— START OF AVAILABLE RECORDS —

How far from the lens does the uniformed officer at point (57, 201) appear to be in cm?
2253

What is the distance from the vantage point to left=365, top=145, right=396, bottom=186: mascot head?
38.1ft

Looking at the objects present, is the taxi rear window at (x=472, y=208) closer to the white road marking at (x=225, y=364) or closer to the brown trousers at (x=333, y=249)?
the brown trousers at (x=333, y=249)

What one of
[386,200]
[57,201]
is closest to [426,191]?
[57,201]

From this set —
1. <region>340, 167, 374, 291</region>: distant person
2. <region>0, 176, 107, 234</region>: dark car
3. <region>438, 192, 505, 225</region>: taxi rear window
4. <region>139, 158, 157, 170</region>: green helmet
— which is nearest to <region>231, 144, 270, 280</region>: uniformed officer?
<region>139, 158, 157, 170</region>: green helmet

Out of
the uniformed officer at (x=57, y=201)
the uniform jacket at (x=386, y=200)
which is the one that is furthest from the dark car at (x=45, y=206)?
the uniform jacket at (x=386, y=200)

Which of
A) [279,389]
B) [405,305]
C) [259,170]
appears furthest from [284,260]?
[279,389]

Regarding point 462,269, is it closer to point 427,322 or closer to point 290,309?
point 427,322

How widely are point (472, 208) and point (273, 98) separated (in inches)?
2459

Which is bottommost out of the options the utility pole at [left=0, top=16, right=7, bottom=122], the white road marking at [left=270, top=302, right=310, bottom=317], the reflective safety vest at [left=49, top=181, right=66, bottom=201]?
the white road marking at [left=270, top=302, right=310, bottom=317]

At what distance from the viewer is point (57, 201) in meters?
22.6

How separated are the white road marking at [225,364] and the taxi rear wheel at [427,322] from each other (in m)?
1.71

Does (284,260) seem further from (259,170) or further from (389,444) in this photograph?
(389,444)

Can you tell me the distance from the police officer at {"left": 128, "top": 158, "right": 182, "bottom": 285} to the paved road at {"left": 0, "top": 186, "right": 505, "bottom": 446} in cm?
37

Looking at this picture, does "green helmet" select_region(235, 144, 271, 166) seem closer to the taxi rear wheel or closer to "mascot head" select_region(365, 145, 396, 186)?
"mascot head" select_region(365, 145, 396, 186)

— END OF AVAILABLE RECORDS —

TASK DETAILS:
Go through the listing above and restate it word for word.

WRITTEN SOLUTION:
How far from the lens does the uniformed officer at point (57, 201) appear to be in cm?
2253

What is the distance from the vantage point to left=365, top=145, right=396, bottom=186: mascot head?
38.1ft

Looking at the objects present, is the taxi rear window at (x=472, y=208) closer to the white road marking at (x=225, y=364) or closer to the brown trousers at (x=333, y=249)?
the brown trousers at (x=333, y=249)

What one of
[386,200]
[57,201]
is closest to [426,191]?
[57,201]

From this set —
1. <region>340, 167, 374, 291</region>: distant person
2. <region>0, 176, 107, 234</region>: dark car
3. <region>438, 192, 505, 225</region>: taxi rear window
4. <region>139, 158, 157, 170</region>: green helmet
— which is nearest to <region>231, 144, 270, 280</region>: uniformed officer?
<region>139, 158, 157, 170</region>: green helmet

Out of
the uniformed officer at (x=57, y=201)
the uniform jacket at (x=386, y=200)
which is the one that is furthest from the dark car at (x=45, y=206)?
the uniform jacket at (x=386, y=200)

Which of
A) [279,389]
B) [405,305]
C) [259,170]
appears furthest from [284,260]?
[279,389]

Regarding point 462,269, is it closer to point 427,322 or closer to point 290,309?
point 427,322

How widely are point (472, 208) and point (273, 98) separated (in inches)?
2459

Which is bottommost out of the options the utility pole at [left=0, top=16, right=7, bottom=122], the white road marking at [left=270, top=302, right=310, bottom=317], the reflective safety vest at [left=49, top=181, right=66, bottom=201]?
the white road marking at [left=270, top=302, right=310, bottom=317]

At what distance from the viewer is point (57, 201) in meters?
22.6

How separated are the white road marking at [225,364] and the taxi rear wheel at [427,322] from each other (in m)?
1.71

Does (284,260) seem further from (259,170) or further from (389,444) in this photograph?
(389,444)

Can you tell me the distance from the police officer at {"left": 128, "top": 158, "right": 182, "bottom": 285} to the paved road at {"left": 0, "top": 186, "right": 505, "bottom": 446} in cm?
37

Looking at this picture, does "green helmet" select_region(235, 144, 271, 166) seem closer to the taxi rear wheel or closer to "mascot head" select_region(365, 145, 396, 186)?
"mascot head" select_region(365, 145, 396, 186)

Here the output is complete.